Overexpression of lncRNA ANRIL aggravated hydrogen peroxide-disposed injury in PC-12 cells via inhibiting miR-499a/PDCD4 axis-mediated PI3K/Akt/mTOR/p70S6K pathway.

Spinal cord injury (SCI) is a grievous neurology-related disorder that causes many devastating symptoms. This research planned to dig the function and latent mechanisms of long noncoding RNA (lncRNA) ANRIL on hydrogen peroxide (H2O2)-disposed injury in PC-12 cells. The PC-12 cells were disposed with H2O2 for 24 h to construct the SCI model. H2O2-disposed PC-12 cells was assessed by detecting cell viability, migration, invasion, apoptosis and autophagy. The level of ANRIL in H2O2-disposed PC-12 cells was analysed, afterwards, the impacts of ANRIL silencing on H2O2-disposed PC-12 cell injury was determined.

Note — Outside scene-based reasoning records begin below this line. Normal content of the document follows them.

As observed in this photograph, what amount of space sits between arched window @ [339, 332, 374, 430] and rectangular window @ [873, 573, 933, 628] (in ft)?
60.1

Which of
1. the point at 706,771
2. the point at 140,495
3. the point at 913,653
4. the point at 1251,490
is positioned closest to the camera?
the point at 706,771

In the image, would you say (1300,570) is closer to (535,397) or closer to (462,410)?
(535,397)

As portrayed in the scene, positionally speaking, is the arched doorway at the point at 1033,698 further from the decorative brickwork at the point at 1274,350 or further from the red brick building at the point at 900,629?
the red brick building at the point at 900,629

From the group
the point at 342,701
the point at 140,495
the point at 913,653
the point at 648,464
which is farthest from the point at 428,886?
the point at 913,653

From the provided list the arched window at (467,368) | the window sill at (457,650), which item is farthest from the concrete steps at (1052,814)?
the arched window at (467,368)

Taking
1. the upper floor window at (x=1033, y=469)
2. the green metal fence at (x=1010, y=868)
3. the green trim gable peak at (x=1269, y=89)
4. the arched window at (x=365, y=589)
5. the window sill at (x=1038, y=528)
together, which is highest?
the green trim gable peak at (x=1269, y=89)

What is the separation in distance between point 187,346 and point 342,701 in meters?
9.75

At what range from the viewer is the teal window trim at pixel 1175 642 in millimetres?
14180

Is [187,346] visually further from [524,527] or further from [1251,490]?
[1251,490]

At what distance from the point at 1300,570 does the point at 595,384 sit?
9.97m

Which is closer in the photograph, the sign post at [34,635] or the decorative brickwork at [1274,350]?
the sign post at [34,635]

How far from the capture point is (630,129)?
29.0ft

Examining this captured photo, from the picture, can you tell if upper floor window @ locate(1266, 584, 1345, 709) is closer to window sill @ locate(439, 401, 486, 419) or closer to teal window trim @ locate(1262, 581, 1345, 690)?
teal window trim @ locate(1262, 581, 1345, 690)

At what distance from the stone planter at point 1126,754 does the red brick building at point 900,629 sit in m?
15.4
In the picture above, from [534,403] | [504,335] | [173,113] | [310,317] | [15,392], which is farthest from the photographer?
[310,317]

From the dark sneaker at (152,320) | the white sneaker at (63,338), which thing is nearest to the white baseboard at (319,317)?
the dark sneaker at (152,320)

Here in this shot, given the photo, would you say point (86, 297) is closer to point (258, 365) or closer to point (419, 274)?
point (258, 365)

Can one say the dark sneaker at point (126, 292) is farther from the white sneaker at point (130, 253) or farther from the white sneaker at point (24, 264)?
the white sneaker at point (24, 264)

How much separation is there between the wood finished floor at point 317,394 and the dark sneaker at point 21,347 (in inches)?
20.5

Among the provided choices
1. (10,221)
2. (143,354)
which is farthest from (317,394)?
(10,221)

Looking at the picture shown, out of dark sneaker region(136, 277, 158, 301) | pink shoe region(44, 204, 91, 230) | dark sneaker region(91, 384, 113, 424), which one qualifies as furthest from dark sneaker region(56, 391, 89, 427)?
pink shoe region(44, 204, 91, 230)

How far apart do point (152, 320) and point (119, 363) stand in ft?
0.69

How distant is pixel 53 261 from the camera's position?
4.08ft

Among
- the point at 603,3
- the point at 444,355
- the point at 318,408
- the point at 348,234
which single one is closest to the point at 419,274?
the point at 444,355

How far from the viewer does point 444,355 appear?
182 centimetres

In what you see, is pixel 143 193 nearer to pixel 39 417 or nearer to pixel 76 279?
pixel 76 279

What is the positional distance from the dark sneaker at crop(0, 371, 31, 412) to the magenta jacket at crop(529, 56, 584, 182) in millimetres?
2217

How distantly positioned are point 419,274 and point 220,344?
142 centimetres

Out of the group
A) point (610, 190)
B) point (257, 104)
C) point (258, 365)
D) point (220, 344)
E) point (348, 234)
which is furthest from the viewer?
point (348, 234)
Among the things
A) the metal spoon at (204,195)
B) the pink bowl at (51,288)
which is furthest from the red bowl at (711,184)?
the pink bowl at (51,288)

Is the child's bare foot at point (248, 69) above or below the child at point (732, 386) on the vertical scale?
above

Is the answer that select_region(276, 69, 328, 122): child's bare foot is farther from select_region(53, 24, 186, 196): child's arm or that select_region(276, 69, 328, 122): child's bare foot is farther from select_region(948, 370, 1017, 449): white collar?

The regulatory association between ANRIL and miR-499a, between miR-499a and PDCD4, as well as PDCD4 and PI3K/Akt/mTOR/p70S6K signals were investigated. H2O2 produced PC-12 cell injury and promoted the level of ANRIL. Silencing of ANRIL inhibited H2O2-disposed PC-12 cell injury through promoting cell viability, migration, invasion and inhibiting apoptosis and autophagy. Moreover, miR-499a was upregulated after silencing of ANRIL, and inhibition of miR-499a reversed the effects of silencing of ANRIL on H2O2-disposed PC-12 cell injury. Also, PDCD4 was a target of miR-499a. Furthermore, ANRIL silencing alleviated the H2O2-disposed injury in PC-12 cells possible by activating PI3K/Akt/mTOR/p70S6K signals, which was mediated by miR-499a/PDCD4 axis. Our results indicate that high level of ANRIL may sharpen the degree of SCI via targeting miR-499a/PDCD4 axis to regulate the briskness of PI3K/Akt/mTOR/p70S6K signals.